Many children succeed at the children’s home because generous donors and dedicated staff give them the chance to just be kids, which all children deserve.
“Playing outside were things I took for granted growing up,” Hope said. “For many of our kids, playing outside would not be safe, especially after dark, if they didn’t reside here. Donors give the kids the opportunity to focus on school, friendships and extra-curricular activities.”
This past Christmas, Hope made countless batches of cookies with the girls, as well as put together a project where they each made personalized ornaments to hang on the cottage’s Christmas tree.
While they worked, Hope enjoyed listening to the girls talk about their future homes, careers and where they would be in the coming years when they take their ornaments with them.

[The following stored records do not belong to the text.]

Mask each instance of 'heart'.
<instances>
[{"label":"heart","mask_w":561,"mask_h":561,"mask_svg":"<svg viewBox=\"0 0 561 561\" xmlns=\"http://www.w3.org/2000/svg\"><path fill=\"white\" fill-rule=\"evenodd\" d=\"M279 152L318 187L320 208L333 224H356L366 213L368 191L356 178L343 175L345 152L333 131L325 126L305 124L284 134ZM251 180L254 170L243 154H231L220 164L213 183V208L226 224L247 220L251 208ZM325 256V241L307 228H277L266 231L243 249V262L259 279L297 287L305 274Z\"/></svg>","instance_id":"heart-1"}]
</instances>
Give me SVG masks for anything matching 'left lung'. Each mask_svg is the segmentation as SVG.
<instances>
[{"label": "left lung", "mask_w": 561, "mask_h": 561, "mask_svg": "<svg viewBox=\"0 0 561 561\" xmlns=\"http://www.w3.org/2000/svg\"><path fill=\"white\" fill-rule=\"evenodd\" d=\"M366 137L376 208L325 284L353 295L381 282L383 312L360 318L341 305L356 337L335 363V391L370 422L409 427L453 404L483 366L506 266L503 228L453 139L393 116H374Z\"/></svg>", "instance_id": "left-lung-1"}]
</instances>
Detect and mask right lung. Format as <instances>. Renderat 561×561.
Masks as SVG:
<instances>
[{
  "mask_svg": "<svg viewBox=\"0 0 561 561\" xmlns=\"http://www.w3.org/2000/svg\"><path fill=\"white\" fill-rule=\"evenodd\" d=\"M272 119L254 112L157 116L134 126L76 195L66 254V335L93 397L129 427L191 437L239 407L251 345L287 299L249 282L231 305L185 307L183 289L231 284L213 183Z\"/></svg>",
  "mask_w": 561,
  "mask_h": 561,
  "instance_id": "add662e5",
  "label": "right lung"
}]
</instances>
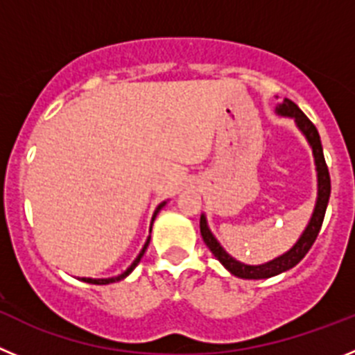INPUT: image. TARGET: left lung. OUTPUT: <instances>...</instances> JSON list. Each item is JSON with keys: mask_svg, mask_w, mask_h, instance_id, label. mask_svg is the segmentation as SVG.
Wrapping results in <instances>:
<instances>
[{"mask_svg": "<svg viewBox=\"0 0 355 355\" xmlns=\"http://www.w3.org/2000/svg\"><path fill=\"white\" fill-rule=\"evenodd\" d=\"M275 114L279 117H290L293 119L297 128L300 130V133L306 137L307 144L313 150V158H315V167H316V202L315 209H313V215L307 222L306 229L302 231V234L299 236V240L295 241L293 247L290 250H286L284 254L274 258L272 261H266L263 265H245V263L234 259L231 254L225 252L224 247L218 243L215 236H213L211 229H209L208 220H206V215L202 213L200 215V234H202V240L208 245V249L211 250V254L215 256L218 261L224 265L225 270H229L233 275L240 279H268L274 277L277 274H283V272L293 268L300 259L307 254V250L311 249V245L315 243L316 236L320 233V227H322V222H324L325 209L329 205V197H331V178H329V168L325 165L324 158V149H322V142H320V135L316 131L315 124H313L306 115L302 114V110L295 105L293 101L284 97L283 103H277L275 106Z\"/></svg>", "mask_w": 355, "mask_h": 355, "instance_id": "obj_1", "label": "left lung"}]
</instances>
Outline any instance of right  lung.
<instances>
[{"mask_svg":"<svg viewBox=\"0 0 355 355\" xmlns=\"http://www.w3.org/2000/svg\"><path fill=\"white\" fill-rule=\"evenodd\" d=\"M167 205V200H163L162 205H158V208L155 209V213H153V218H150V227H153V222H155V218H156V215H158L159 211H162V208L163 206ZM149 233H150V229H149ZM149 241H150V234L149 236H147V240H146V243H144V247H142V250H140V254L139 256H137V258H135V261L131 263L130 266H128L126 270L122 272L121 275H117V277H106V279H92V277H80V281H83V283H89V284H112V283H117V281H122V279H126L128 275L131 274V272L135 270V266L139 265L140 263V259H142V256H144V252H146V249L147 247H149Z\"/></svg>","mask_w":355,"mask_h":355,"instance_id":"obj_1","label":"right lung"}]
</instances>
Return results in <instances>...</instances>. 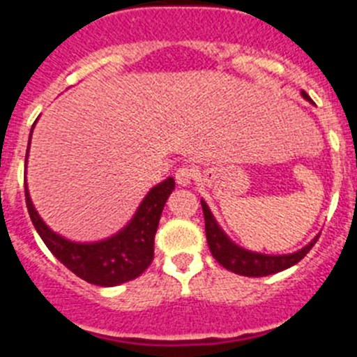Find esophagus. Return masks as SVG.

“I grew up with a single mother,” Hope said. “We didn’t have much, but my mom always made Christmas magical.”
Most years, Hope’s mother did that with help from family, church members and other programs that donated gifts, fixings for Christmas dinner and more.
It was especially important to Hope that the girls had a magical holiday of their own last year, since they weren’t able to participate in the usual holiday activities due to COVID-19 restrictions.
When Hope accepted her new position, like the rest of the world, she never expected COVID-19. As an adult, she struggled with the “new normal,” but she watched the girls tackle every challenge with grace and ease.
“They have inspired me in so many ways over the past year,” Hope said.
Throughout the 2020 presidential election, Hope was blown away at how informed the girls were.
“They watched each debate and kept up with current events,” Hope said. “They were able to have passionate discussions, and our senior, Success, was able to go out and cast her vote. I know the future will be brighter, because they are part of it.”
Most of Hope’s favorite moments with the girls center around the small things: sitting around the table eating a good meal, a Friday night movie in the living room or playing a round of “Family Feud.”
“I don’t think words could ever be enough to thank our donors,” Hope said. “One of the best parts of working with an older age group is that they are old enough to realize what opportunities they have here. It’s not something they take lightly. Our donors are making a difference, and I hope they know without them, none of this would be possible.”